Историко-культурная прелесть этого рассказа пропадет, если не догадаться, что танцевали молодые люди, — а они явно «тангировали» (как неологизировал чуть позднее Константин Большаков[101]). Эпизод имел место 13 ноября 1913 года[102], в дни захватившей Петербург привезенной из Парижа тангофилии: все разучивали новый танец, моральные качества которого бурно обсуждались обществом[103] и который был окружен ореолом сексуальной смутительности, — ср. рассказ москвича, которому было 6 лет в 1913 году: «…недалеко от нас <…> помещалось варьете «Аквариум». Родители там были, отец потом рассказывал знакомым, что они «видели настоящее аргентинское танго». Мать меня сразу же выставила за двери — танго считалось настолько неприличным танцем, что при детях нельзя было о нем говорить»[104]. И вот Бальмонт, мексикоман и певец сексуального раскрепощения, хотевший быть дерзким, хотевший быть смелым, хотевший сорвать одежды с партнерши, не признал родственную душу аргентинского танго, этот стриптиз души[105], «жадно берущий и безвольно отдающийся ритм»[106], «порочную выдуманную музыку», в которой «и южный пыл, и страсть, а моментами северная тоска и страдание»[107].

Разговоры о неприличии подлинного аргентинского танго верно отражали его стилистическую биографию, отсылая к тем временам, когда его тексты прославляли бордели предместий Буэнос-Айреса и Монтевидео в прозрачно завуалированных обеденных метафорах[108]. Память жанра — от чужой Аргентины до одесских перелицовок («Зачем вам быть, поверьте, вовсе в Аргентине?», «На Дерибасовской открылася пивная…» — см. особенно эпизод с вилкой) — живет в «1867» в восьмом стихе.

В 1913 году свежий варваризм с его назализованной фонетикой, «праздником носоглотки»[109], провоцировал на кругосветную отзывчивость — «Марго быстрей, чем Конго, Марго опасней Ганга, когда под звуки гонга танцует танец танго»[110]. Такой же экзотизм без берегов продемонстрировал Игорь Северянин[111], когда, к ужасу Валерия Брюсова[112], пустил бумеранг в мексиканский быт. Как видим, в демонстративно «антилокальном» приеме Бродского и в этом смысле живет дух 13-го года, «искусства лучших дней», когда «пелось бобэоби»[113].

В 1916 году состоялась инаугурация «Еl Choclo» в русской поэзии — нотную строку из него Владимир Маяковский вставил в поэму «Война и мир»:

Тогда же привязчивому, «упорному» мотиву и его томно- порочной соборности поддался Алексей Лозина-Лозинский (незадолго до самоубийства):

…Душою с юности жестоко обездолен,

Здесь каждый годы жжет, как тонкую свечу…

А я… Я сам угрюм, спокоен, недоволен

И денег, Индии и пули в лоб хочу.

Но лишь мотив танго, в котором есть упорность,

И связность грустных нот захватит вместе нас,

Мотив, как умная, печальная покорность,

Что чувствует порок в свой самый светлый час,

А меланхолию тончайшего разврата

Украсят плавно па под томную игру,

Вдруг каждый между нас в другом почует брата,

А в фее улицы озябшую сестру[114].
━━━━━━━━━━
Задание: Перепишите без изменений фрагмент текста о танго, начиная со слов «Мотив, как умная, печальная» и заканчивая словами «улицы озябшую сестру[114].».

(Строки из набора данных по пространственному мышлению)
━━━━━━━━━━
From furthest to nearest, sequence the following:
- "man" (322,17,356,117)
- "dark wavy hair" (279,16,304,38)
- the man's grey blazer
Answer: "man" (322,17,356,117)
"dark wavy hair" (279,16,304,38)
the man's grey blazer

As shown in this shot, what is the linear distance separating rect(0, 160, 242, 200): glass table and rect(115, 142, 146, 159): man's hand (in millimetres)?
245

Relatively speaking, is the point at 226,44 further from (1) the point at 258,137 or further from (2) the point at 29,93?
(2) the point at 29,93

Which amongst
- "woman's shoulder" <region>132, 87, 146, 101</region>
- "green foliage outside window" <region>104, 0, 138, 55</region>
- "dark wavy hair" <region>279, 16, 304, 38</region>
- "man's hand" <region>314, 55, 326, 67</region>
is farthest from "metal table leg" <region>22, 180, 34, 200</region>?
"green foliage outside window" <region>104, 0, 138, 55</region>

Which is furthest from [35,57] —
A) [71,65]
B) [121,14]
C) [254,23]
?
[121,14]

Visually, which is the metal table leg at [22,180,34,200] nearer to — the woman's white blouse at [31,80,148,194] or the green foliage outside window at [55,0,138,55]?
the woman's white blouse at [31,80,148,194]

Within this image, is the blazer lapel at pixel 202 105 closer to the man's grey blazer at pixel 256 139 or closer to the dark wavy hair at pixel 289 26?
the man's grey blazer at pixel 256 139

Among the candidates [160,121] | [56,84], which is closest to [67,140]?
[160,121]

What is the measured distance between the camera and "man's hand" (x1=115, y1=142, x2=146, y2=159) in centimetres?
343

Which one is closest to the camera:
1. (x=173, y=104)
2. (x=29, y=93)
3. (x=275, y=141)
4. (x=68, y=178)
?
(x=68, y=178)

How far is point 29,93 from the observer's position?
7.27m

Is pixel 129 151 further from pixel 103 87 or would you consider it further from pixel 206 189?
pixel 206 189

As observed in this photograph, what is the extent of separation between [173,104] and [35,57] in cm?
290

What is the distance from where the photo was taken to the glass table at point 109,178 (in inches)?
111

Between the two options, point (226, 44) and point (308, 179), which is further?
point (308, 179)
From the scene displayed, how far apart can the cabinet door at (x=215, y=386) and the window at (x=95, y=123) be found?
━━━━━━━━━━
Ответ на задание:
Мотив, как умная, печальная покорность,

Что чувствует порок в свой самый светлый час,

А меланхолию тончайшего разврата

Украсят плавно па под томную игру,

Вдруг каждый между нас в другом почует брата,

А в фее улицы озябшую сестру[114].